Jobs:
1. In two sentences, what does the article on the album A Todo Rock report?
2. Could you continue the article on the album A Todo Rock from where it stops?
++++ Source ++++
Studio album by Menudo
- Released: 1983
- Genre: Latin pop
- Length: 32:07
- Label: RCA Victor

Menudo chronology
| Feliz Navidad (1983) | A Todo Rock (1983) | Reaching Out (1984) |

= A Todo Rock =

A Todo Rock (All Rock) is the thirteenth studio album by the Puerto Rican boy band Menudo. It marked their first release following the signing of the quintet by RCA at the end of 1983. The album features Ricky Meléndez, Johnny Lozada, Charlie Massó, and new members Ray Reyes, who replaced Xavier Serbiá after Serbiá reached the age limit, and Roy Rosselló, who replaced Miguel Cancel after Cancel decided to quit the group. This was the first time that a member decided to leave before his time was due.

RCA launched an extensive promotional campaign that included ads in various media outlets, TV appearances, and live performances, which helped several singles chart and made this album one of the most successful in Menudo's career, with over 1 million copies sold worldwide.

==Background==
The album features Ricky Meléndez, Johnny Lozada, Charlie Massó, and new members Ray Reyes, who replaced Xavier Serbiá upon his reaching the age limit, and Roy Rosselló, who replaced Miguel Cancel after Cancel chose to leave the group. This was the first time a member chose to leave before completing his time with the group. By that time, Menudo had already sold 750,000 copies in the United States and 3 million worldwide. In their home country, the group already had four gold and two platinum records for their albums and singles released in Puerto Rico.

In a 1998 interview, Cancel revealed his dissatisfaction with no longer being able to sing his songs after a sudden change in his voice, leading him to leave ahead of schedule and being replaced by Rosselló (who did not sing on the first three albums).
++++ Records shown ++++
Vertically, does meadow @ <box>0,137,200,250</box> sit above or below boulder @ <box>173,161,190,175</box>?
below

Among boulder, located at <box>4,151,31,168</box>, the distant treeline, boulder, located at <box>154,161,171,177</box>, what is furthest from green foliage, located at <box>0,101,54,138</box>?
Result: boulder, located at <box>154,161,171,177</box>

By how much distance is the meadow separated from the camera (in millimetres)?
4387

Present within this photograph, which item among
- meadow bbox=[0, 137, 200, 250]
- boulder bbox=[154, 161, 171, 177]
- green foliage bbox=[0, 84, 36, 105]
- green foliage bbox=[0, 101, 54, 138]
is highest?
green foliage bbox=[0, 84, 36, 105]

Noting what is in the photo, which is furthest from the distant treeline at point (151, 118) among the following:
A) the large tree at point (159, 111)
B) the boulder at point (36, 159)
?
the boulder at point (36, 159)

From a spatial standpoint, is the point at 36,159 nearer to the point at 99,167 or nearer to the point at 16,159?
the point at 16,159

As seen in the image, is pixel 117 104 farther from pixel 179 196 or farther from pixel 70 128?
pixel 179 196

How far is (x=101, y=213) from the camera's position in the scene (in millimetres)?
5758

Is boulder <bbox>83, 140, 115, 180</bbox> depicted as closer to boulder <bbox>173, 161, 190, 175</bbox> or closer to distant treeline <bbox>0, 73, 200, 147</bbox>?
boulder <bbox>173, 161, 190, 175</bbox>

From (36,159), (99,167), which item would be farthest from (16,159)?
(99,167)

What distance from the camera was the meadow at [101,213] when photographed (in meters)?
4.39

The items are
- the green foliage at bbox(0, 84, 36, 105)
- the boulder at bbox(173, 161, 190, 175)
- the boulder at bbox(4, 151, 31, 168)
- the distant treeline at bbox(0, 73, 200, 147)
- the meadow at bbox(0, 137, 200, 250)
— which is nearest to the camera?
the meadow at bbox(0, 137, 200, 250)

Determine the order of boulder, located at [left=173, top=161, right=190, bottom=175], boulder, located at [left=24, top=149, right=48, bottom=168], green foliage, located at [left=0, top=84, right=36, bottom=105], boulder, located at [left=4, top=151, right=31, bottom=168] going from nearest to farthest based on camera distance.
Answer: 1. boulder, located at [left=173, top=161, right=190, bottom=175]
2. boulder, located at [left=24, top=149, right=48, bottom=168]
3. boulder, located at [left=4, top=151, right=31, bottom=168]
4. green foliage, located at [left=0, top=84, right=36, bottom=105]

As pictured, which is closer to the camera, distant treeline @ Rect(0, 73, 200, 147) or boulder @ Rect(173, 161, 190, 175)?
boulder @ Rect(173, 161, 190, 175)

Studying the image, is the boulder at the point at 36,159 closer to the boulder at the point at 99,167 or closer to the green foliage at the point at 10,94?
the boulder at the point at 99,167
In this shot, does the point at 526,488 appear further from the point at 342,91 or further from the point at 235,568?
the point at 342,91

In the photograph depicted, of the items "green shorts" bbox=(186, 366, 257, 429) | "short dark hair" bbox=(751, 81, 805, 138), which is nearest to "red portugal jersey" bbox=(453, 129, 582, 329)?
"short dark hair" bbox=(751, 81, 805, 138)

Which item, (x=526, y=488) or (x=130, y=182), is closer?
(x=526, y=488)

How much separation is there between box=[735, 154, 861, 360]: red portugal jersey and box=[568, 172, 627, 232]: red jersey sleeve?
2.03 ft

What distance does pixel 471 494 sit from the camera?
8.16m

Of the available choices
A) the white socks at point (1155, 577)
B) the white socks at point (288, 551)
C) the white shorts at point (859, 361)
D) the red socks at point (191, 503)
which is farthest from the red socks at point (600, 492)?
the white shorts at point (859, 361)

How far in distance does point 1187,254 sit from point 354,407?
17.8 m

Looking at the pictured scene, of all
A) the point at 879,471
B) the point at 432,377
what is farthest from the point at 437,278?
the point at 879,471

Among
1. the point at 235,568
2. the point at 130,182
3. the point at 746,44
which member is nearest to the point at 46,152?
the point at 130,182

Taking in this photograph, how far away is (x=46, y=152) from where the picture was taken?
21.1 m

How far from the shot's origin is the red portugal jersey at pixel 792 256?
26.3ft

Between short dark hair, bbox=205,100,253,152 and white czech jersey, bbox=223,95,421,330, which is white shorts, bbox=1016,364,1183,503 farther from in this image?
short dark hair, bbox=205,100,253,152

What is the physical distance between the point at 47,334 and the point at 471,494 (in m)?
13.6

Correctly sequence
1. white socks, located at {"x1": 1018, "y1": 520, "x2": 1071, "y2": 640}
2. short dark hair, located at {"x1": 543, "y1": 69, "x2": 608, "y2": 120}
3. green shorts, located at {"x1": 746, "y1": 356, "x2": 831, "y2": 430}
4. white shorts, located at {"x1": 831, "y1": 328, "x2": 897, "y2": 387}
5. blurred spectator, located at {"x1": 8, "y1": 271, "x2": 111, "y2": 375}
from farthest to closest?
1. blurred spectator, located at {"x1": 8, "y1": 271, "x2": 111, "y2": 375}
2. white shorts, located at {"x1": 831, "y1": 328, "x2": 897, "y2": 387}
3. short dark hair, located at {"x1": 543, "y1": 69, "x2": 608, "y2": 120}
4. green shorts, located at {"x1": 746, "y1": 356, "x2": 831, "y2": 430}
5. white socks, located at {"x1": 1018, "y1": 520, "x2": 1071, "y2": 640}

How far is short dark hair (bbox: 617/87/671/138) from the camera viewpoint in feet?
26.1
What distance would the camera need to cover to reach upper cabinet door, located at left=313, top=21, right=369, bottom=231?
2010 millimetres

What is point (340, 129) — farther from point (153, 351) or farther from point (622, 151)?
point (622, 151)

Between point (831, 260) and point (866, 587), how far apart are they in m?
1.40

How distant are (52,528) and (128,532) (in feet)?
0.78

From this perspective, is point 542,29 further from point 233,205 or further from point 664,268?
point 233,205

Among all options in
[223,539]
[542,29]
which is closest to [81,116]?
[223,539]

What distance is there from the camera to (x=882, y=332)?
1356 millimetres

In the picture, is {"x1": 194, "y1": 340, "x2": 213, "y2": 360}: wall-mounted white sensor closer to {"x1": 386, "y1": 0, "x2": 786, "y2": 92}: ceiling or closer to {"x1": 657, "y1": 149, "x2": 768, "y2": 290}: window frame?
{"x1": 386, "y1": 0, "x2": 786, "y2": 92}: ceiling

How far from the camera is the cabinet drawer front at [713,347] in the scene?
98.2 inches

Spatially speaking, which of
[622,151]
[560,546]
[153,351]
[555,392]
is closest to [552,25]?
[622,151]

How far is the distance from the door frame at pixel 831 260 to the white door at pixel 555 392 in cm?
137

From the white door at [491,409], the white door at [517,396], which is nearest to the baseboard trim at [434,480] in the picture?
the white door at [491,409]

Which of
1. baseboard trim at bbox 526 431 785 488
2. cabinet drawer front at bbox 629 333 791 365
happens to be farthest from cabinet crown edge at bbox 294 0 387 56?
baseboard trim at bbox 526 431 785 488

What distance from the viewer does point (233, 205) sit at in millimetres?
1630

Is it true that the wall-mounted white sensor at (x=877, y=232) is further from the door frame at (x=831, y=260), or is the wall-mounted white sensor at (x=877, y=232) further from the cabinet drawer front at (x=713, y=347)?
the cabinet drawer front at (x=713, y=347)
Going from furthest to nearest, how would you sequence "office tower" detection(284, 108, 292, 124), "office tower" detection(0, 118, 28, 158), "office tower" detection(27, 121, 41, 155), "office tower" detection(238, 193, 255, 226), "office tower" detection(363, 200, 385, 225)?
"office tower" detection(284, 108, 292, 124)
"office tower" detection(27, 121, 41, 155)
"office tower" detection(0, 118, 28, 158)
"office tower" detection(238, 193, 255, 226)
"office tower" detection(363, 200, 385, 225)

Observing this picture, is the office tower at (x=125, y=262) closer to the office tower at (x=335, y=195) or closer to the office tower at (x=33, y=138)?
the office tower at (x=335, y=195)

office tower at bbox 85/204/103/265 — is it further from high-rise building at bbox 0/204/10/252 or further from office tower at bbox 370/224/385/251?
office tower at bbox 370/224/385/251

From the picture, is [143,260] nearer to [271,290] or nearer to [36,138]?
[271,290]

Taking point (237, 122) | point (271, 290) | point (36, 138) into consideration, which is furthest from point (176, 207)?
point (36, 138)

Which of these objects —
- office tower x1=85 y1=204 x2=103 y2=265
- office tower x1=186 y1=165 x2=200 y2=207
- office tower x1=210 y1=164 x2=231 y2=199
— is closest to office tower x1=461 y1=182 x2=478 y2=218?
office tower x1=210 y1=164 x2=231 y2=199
++++
Answers in order:
1. A Todo Rock is the thirteenth studio album by the Puerto Rican boy band Menudo and their first release after RCA signed them at the end of 1983. It features Ricky Meléndez, Johnny Lozada, and Charlie Massó, along with newcomers Ray Reyes, who replaced Xavier Serbiá when Serbiá reached the age limit, and Roy Rosselló, who replaced Miguel Cancel after Cancel quit; RCA's extensive promotion helped it sell over 1 million copies worldwide.

2.
This was the last album that Johnny Lozada recorded as a group member. Robby Rosa (also known as Draco Rosa) sang on the album but was not credited for his contribution; he would later become an official member of the group.

==Promotion==
RCA planned an intense promotional campaign for the album, including a 13-city national tour from November 5 to November 20. The group would perform in major markets, including Miami, Houston, Los Angeles, San Francisco, Chicago, and Hartford, Connecticut. The promotional strategy also involved posters, counter displays, and a massive national ad campaign aimed at both English and Spanish-speaking consumers.

Additionally, Menudo appeared on various U.S. television platforms. They made a special appearance on NBC's Silver Spoons in November and were featured by ABC's 20/20 during the Christmas season. Their television presence was further expanded with weekly appearances on ABC's Saturday morning programming aimed at young audiences, enhancing visibility with younger and family viewersIt is estimated that Menudo's appearances reached 70 million viewers in the United States.

Singles released for radio promotion of the album included "No Te Reprimas," "Chicle De Amor," "Indianapolis," "Si Tu No Estas," and "Piel De Manzana." The single "Chicle de Amor" peaked at numbers 4 and 6 in Mexico and Peru, respectively.

==Critical reception==

Critics' reviews of the album varied, with the critic from AllMusic rating it one star out of five but providing no written commentary.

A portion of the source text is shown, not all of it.